A guerra é oficial, acontece em plena democracia. A polícia paulistana é uma das que mais matam no mundo. Mata mais que os “bandidos” e ainda levanta e emposta a voz para falar de suas “corajosas ações” em defesa da segurança pública.
Segurança pública. O que é a segurança pública? Matar a todo e qualquer custo, mentir para a população, os fins justificam os meios, olho por olho dente por dente. Pois é, estamos em guerra e esses são os lemas de nosso Estado falido.
Essa é a triste, porém verdadeira, constatação de nossos tempos. Somos um país regado por um cada vez mais amargo e venenoso caldo de violência. Somos violentos desde a nossa descoberta, com o genocídio dos índios. Somos violentos desde a nossa colonização, com a exclusão do povo e com a escravidão. Somos violentos desde a nossa independência, com a herança de uma modernização conservadora onde realmente não há superação, apenas eco e retrocesso.
Somos violentos desde nossos anos de Ditadura Militar, com as tantas mortes injustificadas, com os muitos corpos desaparecidos, com os suicídios forjados, com as torturas vis. Com o ódio à liberdade, à igualdade. E desde então, seguimos desiguais, vivendo uma ilusão de progresso e felicidade.
Não que o Brasil esteja condenado ao destino da modernização conservadora, à desigualdade perpétua, a não ser feliz. Dirão muitos: mas nós somos muitos felizes, Deus é brasileiro, o país é o do futebol, temos o carnaval, temos as mais belas praias. Sim, somos tudo isso.
Mas não somos só isso e, mais do que tudo, somos dois. Os dois Brasis de Euclides da Cunha são reais e falam todos os dias, nunca falaram tão alto, gritam extenuados, mostram-se em cada injustiça, em cada rosto de criança sem esperança, em cada morte sem explicação, em cada mito repetido a uma população que, iludida, ainda se crê protegida pela mesma violência que a impede de ser livre, realmente livre.
Assim, eu pergunto. Somos livres? Somos uma democracia? É democrático o estado que mata de forma injustificada, como fez a polícia de São Paulo? Que expulsa a população de suas casas, como fez a mesma com o caso Pinheirinho? Que engana a população, como fez o governador do Estado ao dizer que os fatos serão apurados depois de elogiar a ação com uma frase típica de líderes autoritários: “quem não reagiu está vivo”?

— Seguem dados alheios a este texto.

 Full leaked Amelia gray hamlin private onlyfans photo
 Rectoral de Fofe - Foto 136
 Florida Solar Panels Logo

Onde está a diferença entre a vítima e o algoz? Por isso digo, estamos em guerra e, o que é ainda pior, ela não acontece mais porque o estado é de exceção, como acontecia na época da Ditadura, onde se matava e não era preciso dar muita explicação, um simples “tudo será apurado” e uma história inventada já resolvia a questão. Não havia imprensa livre, nem investigação.
Agora, em tese, viveríamos em um estado democrático. A imprensa é livre, os poderes estão aí para fiscalizar uns aos outros, a voz do povo é soberana, o governo é do povo. Ocorre-me pensar em Walter Benjamim quando ele diz em suas Teses sobre o Conceito de História que o estado de exceção no qual vivemos é a regra e que a verdadeira revolução seria aquela que instaurasse o real estado de exceção, onde não haveria mais a dominação de uma classe por outra.

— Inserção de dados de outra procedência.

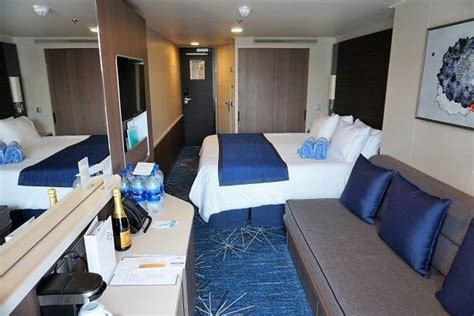 Norwegian Bliss Balcony Stateroom Review - EatSleepCruise.com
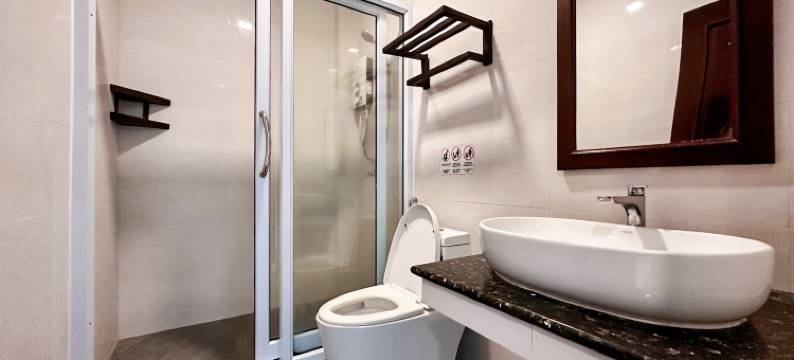 万荣家庭精品酒店(Vang Vieng Family Boutique Hotel)图片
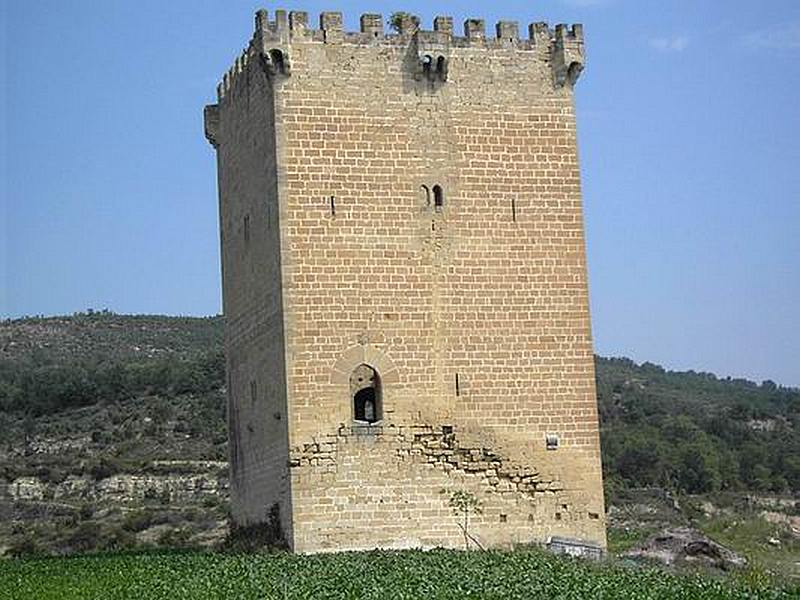 Torre del Condestable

Não vivi em uma Ditadura e não posso dizer o quanto Benjamin estaria sendo injusto com as nossas tão estimadas liberdades, arduamente conquistadas, no entanto, uma coisa creio que posso afirmar. Se hoje a realidade brasileira é bem melhor do que aquela dos anos de chumbo, ela, sem dúvida, está impregnada com a herança de violência, injustiça, repressão e desigualdade deixada não só por eles, mas por toda nossa história.
A mancha de sangue ainda cheira e cheira mal. E agora, lembrando Clarice Lispector, ainda precisamos de treze tiros para matar, para extirpar todo nosso ódio. Um não é suficiente. E assim morrem meninos nas esquinas pobres, filhos, mulheres, bandidos… Assim morremos todos nós, um pouco por dia, presos em nossa liberdade.